LA
DUCHESSE D’AIGUILLON
I
Mère et fille.—Parallèle de la duchesse de Choiseul et de la duchesse d’Aiguillon: analogies de leurs destinées respectives.—Pourquoi l’Histoire les a traitées inégalement.—La Correspondance et les Correspondants de Mᵐᵉ d’Aiguillon.—Son style et son écriture.—Les papiers du chevalier de Balleroy.—Utilité documentaire des lettres de Mᵐᵉ d’Aiguillon.—Leur corrélation avec la biographie du ministre de Louis XV.
Une très grande dame de la Cour de Louis XV, la duchesse d’Aiguillon, était fille du comte de Bréhan-Plélo, ambassadeur de France à Copenhague, qui fut tué au siège de Dantzick en 1734 et de Louise-Françoise Phélypeaux de la Vrillière, morte trois ans après, en mars 1737.

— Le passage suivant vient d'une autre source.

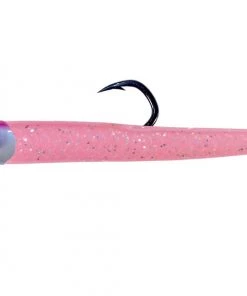 Lures Hogy TUNA HARNESS JIG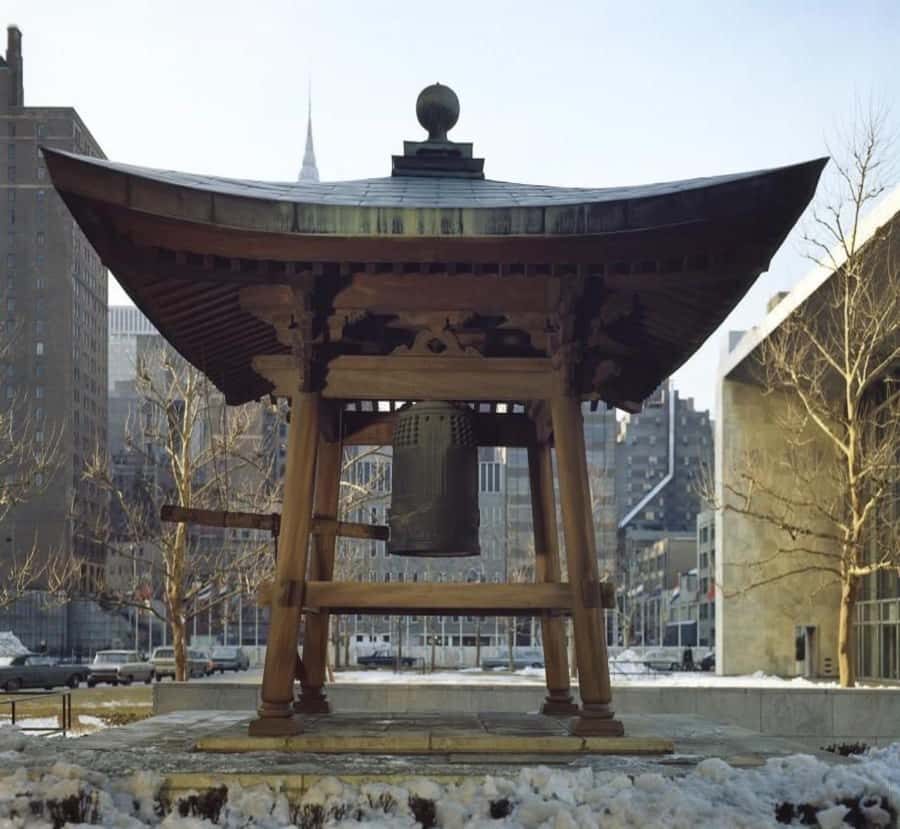 Hiroshima: Private Tour with Miyajima Island & Driver - Logistics and Practical Details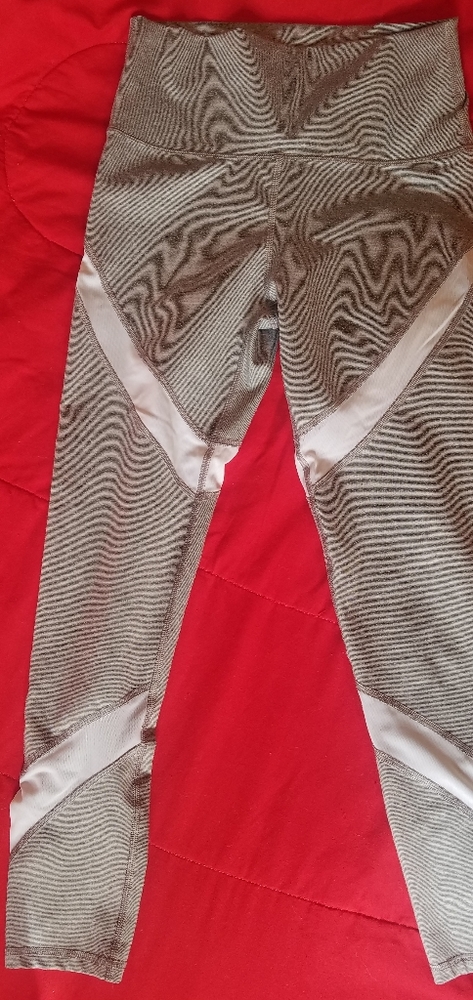 Aerie leggings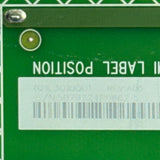45317063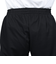 デサント（DESCENTE）バレーボールウェア バレーボールパンツ DSP-1600B BWH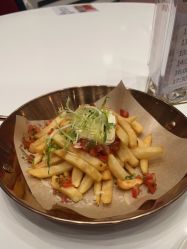 -奈尔宝·儿童乐园·亲子餐厅(鄞州万达店)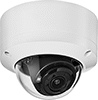 Surveillance Cameras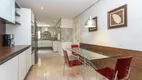 Foto 18 de Apartamento com 3 Quartos para alugar, 238m² em Bela Vista, Porto Alegre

A l’exemple de cette martyre de l’amour conjugal, Louise-Félicité de Bréhan-Plélo, sa fille, qui devait se marier, le 4 février 1740[1], avec le comte d’Agénois[2], depuis duc accomplie, la mère attentive, la gardienne, vigilante et irréprochable, de la fortune familiale et de l’honneur du nom, en un mot la femme forte de l’Écriture.
Si la nature, trop souvent ingrate aux belles âmes, ne départit pas à la mère et à la fille les avantages physiques, toutes deux reçurent, en compensation, les dons les plus heureux de l’esprit et du cœur. Mais, hélas! combien ces qualités, moins brillantes que solides, pèsent peu dans les balances, où, trop souvent, la seule frivolité détermine la valeur des réputations mondaines!
Aussi les noms de la comtesse de Plélo et de la duchesse d’Aiguillon n’ont-ils laissé qu’une trace à peine visible dans les Mémoires et Souvenirs contemporains. Depuis, le premier dut à une étude, parue ces dernières années, de sortir de l’oubli, où il était resté si longtemps enseveli[3].